What does Fineman misunderstand? That the demise of the Whigs was NOT due to their failure to find some "unifying" position on slavery - it was their cowardice in taking a strong stand on slavery that destroyed the Whigs. I feel confident that Fineman's idea of of an "answer" on terrorism for Democrats is some sort of Republican Lite "unifying position" that David Broder could embrace. Call it John Warnerism for short. Another phrase for it would be, well, Whiggery. What Democrats need of course is a confident strong and "non-unifying" (in Broder/Fineman terms) message on Iraq and the War on Terror; a confident critique of the abject failures of the Republican Party and Bushism on Iraq and the War on Terror. For it was the failure of the Whigs to provide a confident contrast to the disastrous Democratic position on slavery from the mid-1840s to the rise of the Republican Party that primarily led to the Whig demise. I think the Wikipedia article on the subject describes it well:
1852 was the beginning of the end for the Whigs. The deaths of Henry Clay and Daniel Webster that year severely weakened the party. The Compromise of 1850 fractured the Whigs along pro- and anti-slavery lines, with the anti-slavery faction having enough power to deny Fillmore the party's nomination in 1852.Attempting to repeat their earlier successes, the Whigs nominated popular General Winfield Scott, who lost decisively to the Democrats' Franklin Pierce. The Democrats won the election by a large margin: Pierce won 27 of the 31 states including Scott's home state of Virginia. Whig Representative Lewis Davis Campbell of Ohio was particularly distraught by the defeat, exclaiming, "We are slayed. The party is dead--dead--dead!" Increasingly politicians realized that the party was a loser. For example, Abraham Lincoln, its Illinois leader, simply walked away and attended to his law business.

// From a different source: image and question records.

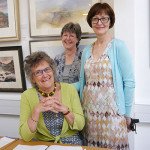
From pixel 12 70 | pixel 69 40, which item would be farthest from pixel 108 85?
pixel 12 70

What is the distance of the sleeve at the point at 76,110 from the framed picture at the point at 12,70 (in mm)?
1054

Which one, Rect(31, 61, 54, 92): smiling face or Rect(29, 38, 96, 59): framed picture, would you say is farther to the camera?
Rect(29, 38, 96, 59): framed picture

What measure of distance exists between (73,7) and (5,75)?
113 centimetres

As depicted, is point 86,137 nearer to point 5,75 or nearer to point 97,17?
point 97,17

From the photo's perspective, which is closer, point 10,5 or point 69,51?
point 69,51

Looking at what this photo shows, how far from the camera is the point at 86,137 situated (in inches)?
83.2

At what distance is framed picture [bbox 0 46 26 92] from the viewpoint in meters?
2.86

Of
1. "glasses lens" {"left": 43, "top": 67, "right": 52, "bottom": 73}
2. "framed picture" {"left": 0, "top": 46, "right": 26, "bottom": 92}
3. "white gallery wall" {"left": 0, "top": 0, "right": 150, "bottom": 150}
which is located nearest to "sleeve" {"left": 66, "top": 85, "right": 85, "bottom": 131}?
"glasses lens" {"left": 43, "top": 67, "right": 52, "bottom": 73}

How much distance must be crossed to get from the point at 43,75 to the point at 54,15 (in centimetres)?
95

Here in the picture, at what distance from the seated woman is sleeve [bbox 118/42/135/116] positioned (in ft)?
1.23

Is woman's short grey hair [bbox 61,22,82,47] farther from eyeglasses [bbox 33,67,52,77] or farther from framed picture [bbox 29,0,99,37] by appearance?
eyeglasses [bbox 33,67,52,77]

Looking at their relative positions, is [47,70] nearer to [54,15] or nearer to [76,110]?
[76,110]

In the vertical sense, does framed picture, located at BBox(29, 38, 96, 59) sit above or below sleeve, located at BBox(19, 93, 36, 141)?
above

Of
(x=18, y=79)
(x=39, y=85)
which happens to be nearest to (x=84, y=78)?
(x=39, y=85)
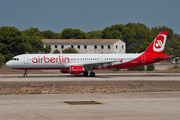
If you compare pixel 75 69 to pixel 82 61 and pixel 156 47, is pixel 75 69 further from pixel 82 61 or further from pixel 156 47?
pixel 156 47

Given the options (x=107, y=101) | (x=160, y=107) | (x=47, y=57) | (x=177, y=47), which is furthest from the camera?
(x=177, y=47)

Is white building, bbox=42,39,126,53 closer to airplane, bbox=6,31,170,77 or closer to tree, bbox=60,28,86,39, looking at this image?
tree, bbox=60,28,86,39

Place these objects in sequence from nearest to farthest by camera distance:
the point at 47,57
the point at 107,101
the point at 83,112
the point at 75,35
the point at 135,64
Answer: the point at 83,112 < the point at 107,101 < the point at 47,57 < the point at 135,64 < the point at 75,35

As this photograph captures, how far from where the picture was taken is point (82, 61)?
1687 inches

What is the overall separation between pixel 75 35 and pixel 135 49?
1228 inches

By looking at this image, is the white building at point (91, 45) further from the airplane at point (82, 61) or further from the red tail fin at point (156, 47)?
the airplane at point (82, 61)

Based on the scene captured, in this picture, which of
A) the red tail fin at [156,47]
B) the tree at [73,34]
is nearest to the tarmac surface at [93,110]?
the red tail fin at [156,47]

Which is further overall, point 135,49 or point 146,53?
point 135,49

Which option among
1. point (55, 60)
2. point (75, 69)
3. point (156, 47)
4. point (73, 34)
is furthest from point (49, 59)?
point (73, 34)

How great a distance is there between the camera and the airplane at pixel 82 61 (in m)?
41.0

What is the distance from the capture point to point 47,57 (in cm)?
4159

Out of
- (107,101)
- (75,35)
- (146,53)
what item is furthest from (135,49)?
(107,101)

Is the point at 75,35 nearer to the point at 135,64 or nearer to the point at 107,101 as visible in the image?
the point at 135,64

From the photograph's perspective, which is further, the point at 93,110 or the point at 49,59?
the point at 49,59
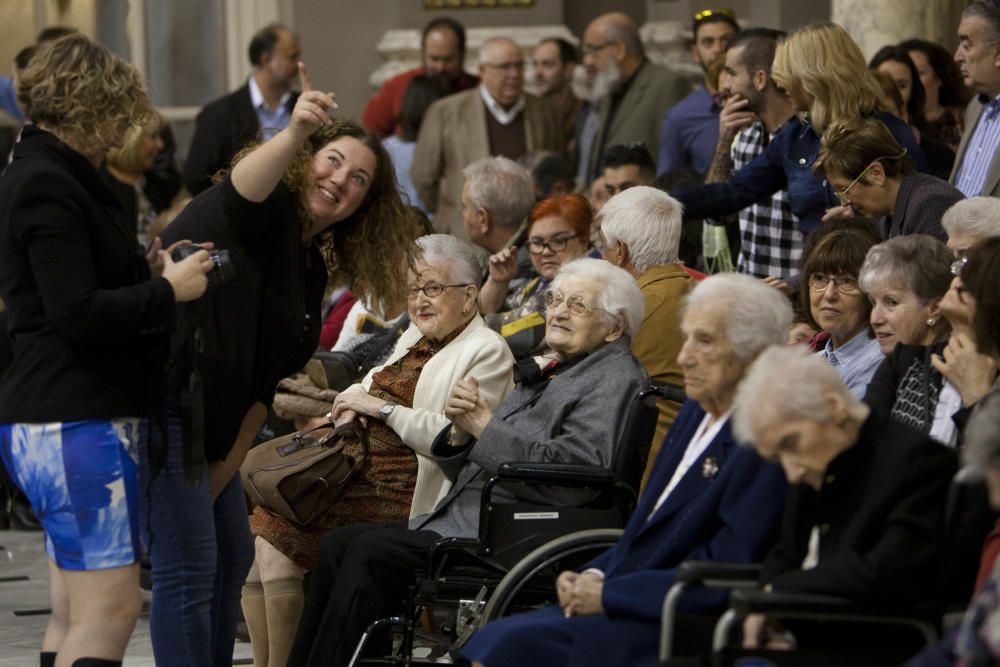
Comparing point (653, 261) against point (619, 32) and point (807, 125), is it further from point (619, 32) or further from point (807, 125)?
point (619, 32)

In 1854, the Kansas-Nebraska Act exploded on the scene. Southern Whigs generally supported the Act while Northern Whigs strongly opposed it. Most remaining Northern Whigs, like Lincoln, joined the new Republican Party and strongly attacked the Act, appealing to widespread northern outrage over the repeal of the Missouri Compromise. . . .
. . .In contemporary discourse, the Whig Party is usually mentioned in the context of a now-forgotten party losing its followers and reason for being. Parties sometimes accuse other parties of "going the way of the Whigs."
(Emphasis supplied.) Broderism suggests that "going the way of the Whigs" is the way to success for a third party movement. Of course, history demonstrates the exact opposite. Indeed, Broderism is the way to destroy an existing political party.
There is much more to say on this subject and my desire to further discuss this subject is high. I will likely write another post on this subject later tonight.